Il cite entre autres structures l’Organe national de la protection et de la promotion de l’enfance (ONPPE) dont il dit qu’il n’a pas les moyens.

« Lorsqu’on lui signale des cas graves, il y a une priorisation. Il demande à la police d’intervenir ou bien saisit un juge des enfants, etc. Et quand l’enfant est dans une situation de danger extrême, l’ONPPE demande à une structure qui dépend du ministère de la Solidarité de le prendre en charge. Cela veut dire qu’il n’y a pas de mécanisme direct de prise en charge comme aux Etats-Unis et au Canada », regrette le président de la Forem.

Le travail des enfants doit une préoccupation majeure en Algérie, estime le Pr Khiati qui craint pour l’avenir des jeunes enfants qui se lancent assez tôt dans le monde du travail.

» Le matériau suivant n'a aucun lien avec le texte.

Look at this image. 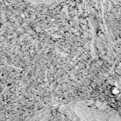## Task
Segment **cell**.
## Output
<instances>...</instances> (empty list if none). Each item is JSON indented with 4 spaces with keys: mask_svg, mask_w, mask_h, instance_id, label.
I'll list each match as a JSON object with an SVG mask.
<instances>
[{
    "mask_svg": "<svg viewBox=\"0 0 121 121\" xmlns=\"http://www.w3.org/2000/svg\"><path fill=\"white\" fill-rule=\"evenodd\" d=\"M26 3L35 6H50L57 3L59 0H23Z\"/></svg>",
    "mask_w": 121,
    "mask_h": 121,
    "instance_id": "6da1fadb",
    "label": "cell"
},
{
    "mask_svg": "<svg viewBox=\"0 0 121 121\" xmlns=\"http://www.w3.org/2000/svg\"><path fill=\"white\" fill-rule=\"evenodd\" d=\"M112 1L115 4L121 6V0H112Z\"/></svg>",
    "mask_w": 121,
    "mask_h": 121,
    "instance_id": "7a4b0ae2",
    "label": "cell"
}]
</instances>
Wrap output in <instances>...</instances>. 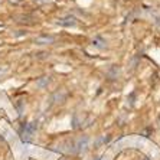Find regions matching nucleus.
Segmentation results:
<instances>
[{
	"instance_id": "obj_3",
	"label": "nucleus",
	"mask_w": 160,
	"mask_h": 160,
	"mask_svg": "<svg viewBox=\"0 0 160 160\" xmlns=\"http://www.w3.org/2000/svg\"><path fill=\"white\" fill-rule=\"evenodd\" d=\"M33 130H35V126H30V124H26V126L23 127V137H25V140H28L29 138V136L32 133H33Z\"/></svg>"
},
{
	"instance_id": "obj_5",
	"label": "nucleus",
	"mask_w": 160,
	"mask_h": 160,
	"mask_svg": "<svg viewBox=\"0 0 160 160\" xmlns=\"http://www.w3.org/2000/svg\"><path fill=\"white\" fill-rule=\"evenodd\" d=\"M48 82H49L48 78H43V79H41V81H38L36 85L38 87H45V85H48Z\"/></svg>"
},
{
	"instance_id": "obj_4",
	"label": "nucleus",
	"mask_w": 160,
	"mask_h": 160,
	"mask_svg": "<svg viewBox=\"0 0 160 160\" xmlns=\"http://www.w3.org/2000/svg\"><path fill=\"white\" fill-rule=\"evenodd\" d=\"M92 45H94V46H97V48H100V49L105 48V42H104V39H102V38H100V36L94 38V39H92Z\"/></svg>"
},
{
	"instance_id": "obj_2",
	"label": "nucleus",
	"mask_w": 160,
	"mask_h": 160,
	"mask_svg": "<svg viewBox=\"0 0 160 160\" xmlns=\"http://www.w3.org/2000/svg\"><path fill=\"white\" fill-rule=\"evenodd\" d=\"M55 41V38L53 36H39L35 39V43L38 45H45V43H52Z\"/></svg>"
},
{
	"instance_id": "obj_1",
	"label": "nucleus",
	"mask_w": 160,
	"mask_h": 160,
	"mask_svg": "<svg viewBox=\"0 0 160 160\" xmlns=\"http://www.w3.org/2000/svg\"><path fill=\"white\" fill-rule=\"evenodd\" d=\"M56 23H58L59 26H63V28H71V26H75V25H77V19H75L74 16L68 15V16H65V18L58 19Z\"/></svg>"
},
{
	"instance_id": "obj_6",
	"label": "nucleus",
	"mask_w": 160,
	"mask_h": 160,
	"mask_svg": "<svg viewBox=\"0 0 160 160\" xmlns=\"http://www.w3.org/2000/svg\"><path fill=\"white\" fill-rule=\"evenodd\" d=\"M144 160H149V159H144Z\"/></svg>"
}]
</instances>
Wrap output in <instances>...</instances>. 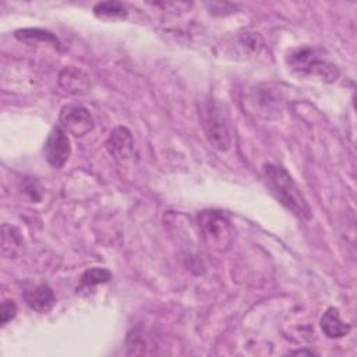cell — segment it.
Segmentation results:
<instances>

« Durant la période des vacances, on sait que le nombre d’ enfants qui travaillent double automatiquement. Il faut craindre que les enfants qui se sont habitués au travail durant l’été ne rejoignent l’école en septembre et augmentent le nombre des déperditions scolaires. Pour les trois cycles de l’enseignement, vous avez 500 000 enfants qui sont comptabilisés comme étant en déperdition scolaire et cela date depuis des années. La formation professionnelle arrive à absorber une partie, mais une grande partie reste dans la rue. Ces enfants qu’on trouve dans la rue sont également un réservoir de violence car c’est la rue qui va les formater », alerte Mostefa Khiati.